Ele me deu um cutucão com o pé no meu joelho, por cima do edredom.
— Ssshh. Concentre-se na minha história.
— Ok, desculpe.
— Minha avó ficou muito, muito triste. Até hoje ela se lembra dele. Então, algumas semanas depois, sem ela saber, voltei à casa do dono que estava colocando para adoção os filhotes da cadela vira-lata em sua primeira cria. Quando cheguei lá, Lassie escapou do cercado num pulo só e veio correndo até mim. Os outros ficaram lá, observando e choramingando. Ela já era bem grandinha pra uma filhote. Você tem que ver o tamanho dela hoje. Quando voltei pra casa, com Lassie agitada numa coleira, minha avó ficou muito surpresa. No início, me xingou pra caralho, mas depois até chorou de emoção quando segurou-a pela primeira vez no colo. Minha avó tentou fazer de tudo pra Lassie se comportar e começar com o adestramento, mas ela era um furacão. Destruía os móveis, roubava toda a comida da despensa, corria atrás de gambás, cavava buracos no jardim até estourar o encanamento… Uma vez, ela mastigou a metade da porta da garagem. Ela divertia muito a gente. Ainda diverte, mesmo velhinha. Hoje, ela é mais dengosa que tudo. Não pode ver uma pessoa que a primeira coisa que faz é se deitar de barriga pra cima. E fica desse jeito, o tempo que for necessário, até receber a droga de uma afagada. Acho que Lassie não sabe nenhum truque. Ah, só um. Uma vez, ensinei ela a coçar as minhas costas. Sabe, naquele ponto onde a gente nunca alcança com a mão. É só eu me sentar na mesa de pedra do quintal e assobiar que Lassie vem correndo arranhar as minhas costas. Ela também adora água. A melhor coisa que tem é ligar o irrigador giratório do jardim, Lassie fica maluca. Eu e minha irmã temos feito isso todo verão… Isso quando ela vai passar as férias na casa da minha avó, e não num acampamento como minha mãe a obriga de vez em quando. Ainda bem que ela não fazia isso comigo, na minha época. Porra, se tem uma coisa que odeio é acampar. Ah, você também odeia, não é? Lembro quando falou disso uma vez. Minha irmã já até participou de um grupo de escoteiras... as Honey Bees de… sabe a caixa de biscoitos quando… ela sempre soube que… de vez em quando, lá em Boston… nunca deu pra perceber… aqueles não…

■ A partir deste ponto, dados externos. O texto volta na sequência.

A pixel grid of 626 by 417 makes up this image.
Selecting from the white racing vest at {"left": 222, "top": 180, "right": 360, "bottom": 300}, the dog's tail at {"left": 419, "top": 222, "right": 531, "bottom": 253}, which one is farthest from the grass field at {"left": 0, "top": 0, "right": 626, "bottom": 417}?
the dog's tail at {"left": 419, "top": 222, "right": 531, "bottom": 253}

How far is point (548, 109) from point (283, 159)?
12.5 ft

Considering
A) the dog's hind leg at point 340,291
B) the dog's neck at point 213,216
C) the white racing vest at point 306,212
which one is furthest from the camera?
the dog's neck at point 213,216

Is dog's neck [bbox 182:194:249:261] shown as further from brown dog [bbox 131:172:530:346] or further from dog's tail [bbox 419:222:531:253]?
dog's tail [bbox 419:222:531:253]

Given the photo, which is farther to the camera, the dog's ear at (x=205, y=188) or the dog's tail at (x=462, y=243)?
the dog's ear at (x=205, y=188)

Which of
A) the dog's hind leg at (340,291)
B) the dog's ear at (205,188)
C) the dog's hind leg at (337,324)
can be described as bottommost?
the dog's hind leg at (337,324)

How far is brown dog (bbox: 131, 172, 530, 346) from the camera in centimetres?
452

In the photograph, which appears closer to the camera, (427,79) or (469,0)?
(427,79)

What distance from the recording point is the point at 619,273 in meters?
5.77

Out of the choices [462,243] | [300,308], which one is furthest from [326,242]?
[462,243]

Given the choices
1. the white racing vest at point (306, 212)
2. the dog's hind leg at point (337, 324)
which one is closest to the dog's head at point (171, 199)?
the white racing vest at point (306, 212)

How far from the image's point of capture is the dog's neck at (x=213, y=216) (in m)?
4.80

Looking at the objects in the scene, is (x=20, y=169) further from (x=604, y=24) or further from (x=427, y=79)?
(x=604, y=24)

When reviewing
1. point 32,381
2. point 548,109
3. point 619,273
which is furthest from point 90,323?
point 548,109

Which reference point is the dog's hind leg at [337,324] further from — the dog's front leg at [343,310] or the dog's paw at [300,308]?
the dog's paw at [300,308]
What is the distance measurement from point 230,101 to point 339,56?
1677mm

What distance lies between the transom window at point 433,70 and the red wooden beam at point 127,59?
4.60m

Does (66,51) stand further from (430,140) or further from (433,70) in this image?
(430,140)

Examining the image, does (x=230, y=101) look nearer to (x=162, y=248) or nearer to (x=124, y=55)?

De repente, comecei a perder partes do que falava. Suas palavras foram perdendo sentido e se transformaram em apenas sons enquanto eu fechava lentamente os olhos. Relutei para me manter acordada, porque eu gostava tanto quando ele me contava sobre sua vida, mas... caí no sono. Um sono profundo e pacífico.
Daqueles que nem um trovão estrondoso seria capaz de me despertar.